[Start SOURCE DOCUMENT]

You should see all NPU resources from all nodes. Then launch the pipeline only on the head node:

cd /workspace/ROLL
export PYTHONPATH="/workspace/ROLL:$PYTHONPATH"

python examples/start_rlvr_pipeline.py \
--config_path <config_dir> \
--config_name rlvr_npu_multinode

Step 5: Monitor the Cluster

From any node, you can monitor the Ray cluster:

# Check cluster status
ray status

# View the Ray dashboard (open in browser)
# http://<HEAD_IP>:8265

Multi-Node Configuration

For multi-node configs, adjust device_mapping to cover NPUs across nodes. For example, with 2 nodes × 8 NPUs:

num_gpus_per_node: 8

# Training on Node0 NPUs 0-7
actor_train:
strategy_args:
strategy_name: deepspeed_train
strategy_config: ${deepspeed_zero3_cpuoffload}
device_mapping: list(range(0,8))

# Inference on Node1 NPUs 0-7
actor_infer:
strategy_args:
strategy_name: vllm
strategy_config:
gpu_memory_utilization: 0.8
block_size: 16
max_model_len: 8000
device_mapping: list(range(8,16))

# Reference model shares inference NPUs
reference:
strategy_args:
strategy_name: hf_infer
strategy_config: ~
device_mapping: list(range(8,16))

[End SOURCE DOCUMENT]
[Start DATASET CONTENT]

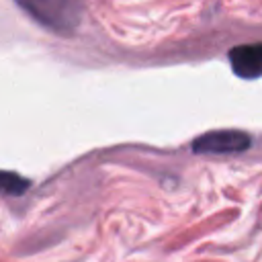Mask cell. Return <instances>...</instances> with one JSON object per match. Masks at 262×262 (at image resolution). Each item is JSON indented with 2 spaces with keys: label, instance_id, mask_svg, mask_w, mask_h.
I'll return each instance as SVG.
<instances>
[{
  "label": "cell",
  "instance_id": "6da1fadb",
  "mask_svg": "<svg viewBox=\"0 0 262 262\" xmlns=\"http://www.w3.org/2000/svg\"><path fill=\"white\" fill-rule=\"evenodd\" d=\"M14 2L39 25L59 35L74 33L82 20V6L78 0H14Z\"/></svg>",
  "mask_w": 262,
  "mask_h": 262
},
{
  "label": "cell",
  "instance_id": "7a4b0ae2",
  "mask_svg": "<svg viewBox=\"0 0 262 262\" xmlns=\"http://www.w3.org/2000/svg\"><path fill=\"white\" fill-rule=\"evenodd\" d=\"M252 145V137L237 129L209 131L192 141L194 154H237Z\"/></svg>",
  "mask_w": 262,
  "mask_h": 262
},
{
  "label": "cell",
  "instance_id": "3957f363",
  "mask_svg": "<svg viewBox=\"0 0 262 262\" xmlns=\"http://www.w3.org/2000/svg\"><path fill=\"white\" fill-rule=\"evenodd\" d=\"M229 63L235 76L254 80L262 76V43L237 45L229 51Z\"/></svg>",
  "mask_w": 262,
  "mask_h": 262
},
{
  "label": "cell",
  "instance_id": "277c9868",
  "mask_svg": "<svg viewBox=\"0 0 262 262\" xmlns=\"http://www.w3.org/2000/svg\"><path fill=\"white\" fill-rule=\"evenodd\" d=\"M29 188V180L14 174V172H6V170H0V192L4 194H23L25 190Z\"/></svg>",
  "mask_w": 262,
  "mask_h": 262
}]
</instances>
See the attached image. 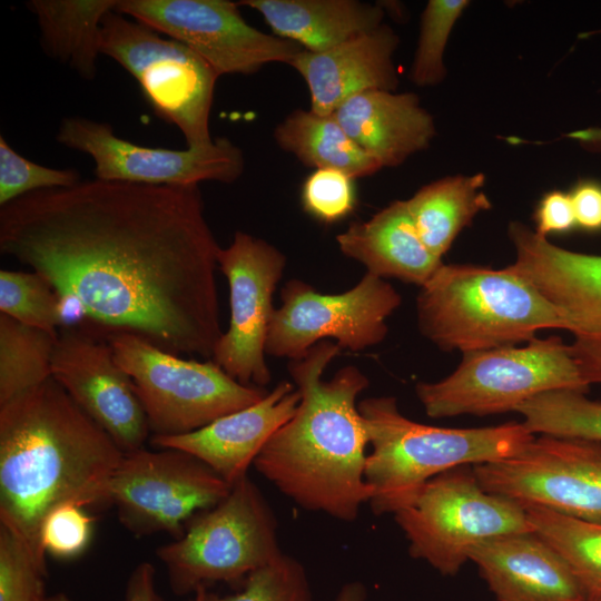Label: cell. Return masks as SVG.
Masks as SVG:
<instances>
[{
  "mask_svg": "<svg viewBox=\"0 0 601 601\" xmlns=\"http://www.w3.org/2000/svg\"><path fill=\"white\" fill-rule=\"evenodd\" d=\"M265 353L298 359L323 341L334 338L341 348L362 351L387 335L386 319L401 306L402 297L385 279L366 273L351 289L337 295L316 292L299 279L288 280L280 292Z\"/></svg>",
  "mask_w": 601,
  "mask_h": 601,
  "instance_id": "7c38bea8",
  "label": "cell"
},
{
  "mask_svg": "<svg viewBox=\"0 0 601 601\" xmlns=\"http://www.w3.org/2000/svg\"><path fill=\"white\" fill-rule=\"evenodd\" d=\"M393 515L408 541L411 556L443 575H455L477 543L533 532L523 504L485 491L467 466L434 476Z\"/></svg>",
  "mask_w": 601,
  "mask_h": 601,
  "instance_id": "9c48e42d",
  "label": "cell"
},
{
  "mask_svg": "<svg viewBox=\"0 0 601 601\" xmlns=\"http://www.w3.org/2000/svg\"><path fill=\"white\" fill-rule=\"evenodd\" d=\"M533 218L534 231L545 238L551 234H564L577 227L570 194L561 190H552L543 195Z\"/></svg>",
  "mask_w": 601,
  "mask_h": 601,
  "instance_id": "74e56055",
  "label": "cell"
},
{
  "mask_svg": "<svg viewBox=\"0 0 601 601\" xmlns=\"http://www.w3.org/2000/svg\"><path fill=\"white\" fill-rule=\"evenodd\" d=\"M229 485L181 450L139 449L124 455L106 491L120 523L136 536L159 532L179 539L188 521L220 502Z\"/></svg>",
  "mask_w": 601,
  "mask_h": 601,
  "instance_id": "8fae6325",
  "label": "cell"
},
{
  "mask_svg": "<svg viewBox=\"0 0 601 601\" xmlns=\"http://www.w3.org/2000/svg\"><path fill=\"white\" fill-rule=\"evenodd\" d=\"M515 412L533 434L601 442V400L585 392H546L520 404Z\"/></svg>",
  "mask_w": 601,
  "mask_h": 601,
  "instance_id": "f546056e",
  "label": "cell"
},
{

[End DATASET CONTENT]

- **WHAT YOU SHOULD DO**: Copy the NPU cluster guide from "# Training on" to "device_mapping: list(range(0,8))", switching "deepspeed_train" to "megatron_train".

- **RESPONSE TO THIS TASK**:
# Training on Node0 NPUs 0-7
actor_train:
strategy_args:
strategy_name: megatron_train
strategy_config: ${deepspeed_zero3_cpuoffload}
device_mapping: list(range(0,8))